— Begin GIVEN ENTRIES —

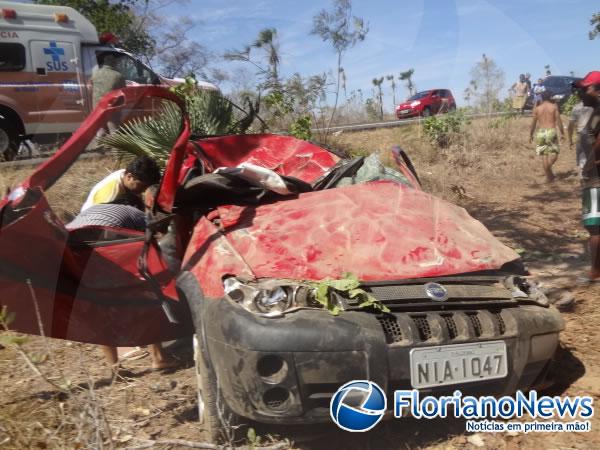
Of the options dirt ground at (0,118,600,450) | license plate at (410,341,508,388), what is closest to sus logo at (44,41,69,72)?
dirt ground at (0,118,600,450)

— End GIVEN ENTRIES —
— Begin GIVEN ENTRIES —

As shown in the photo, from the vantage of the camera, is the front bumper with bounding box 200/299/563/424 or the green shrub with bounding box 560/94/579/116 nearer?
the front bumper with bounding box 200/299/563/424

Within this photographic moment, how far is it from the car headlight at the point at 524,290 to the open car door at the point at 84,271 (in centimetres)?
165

— End GIVEN ENTRIES —
— Begin GIVEN ENTRIES —

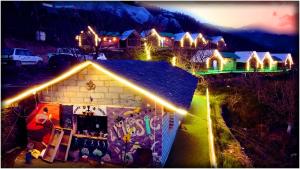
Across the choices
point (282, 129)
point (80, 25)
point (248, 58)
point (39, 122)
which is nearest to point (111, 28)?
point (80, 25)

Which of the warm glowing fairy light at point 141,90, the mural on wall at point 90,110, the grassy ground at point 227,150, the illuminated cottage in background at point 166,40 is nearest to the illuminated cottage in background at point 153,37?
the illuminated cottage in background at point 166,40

— End GIVEN ENTRIES —

→ GIVEN REQUEST: List every line of the material above that contains the string "point". Case counts.

→ FULL OUTPUT:
Within this photographic moment, how far is it from the car headlight at the point at 524,290 to the open car door at the point at 84,271 (in centimetres)?
point (282, 129)
point (80, 25)
point (248, 58)
point (39, 122)
which is nearest to point (111, 28)?
point (80, 25)
Which of the warm glowing fairy light at point 141,90, the mural on wall at point 90,110, the grassy ground at point 227,150, the illuminated cottage in background at point 166,40 is nearest to the illuminated cottage in background at point 153,37?
the illuminated cottage in background at point 166,40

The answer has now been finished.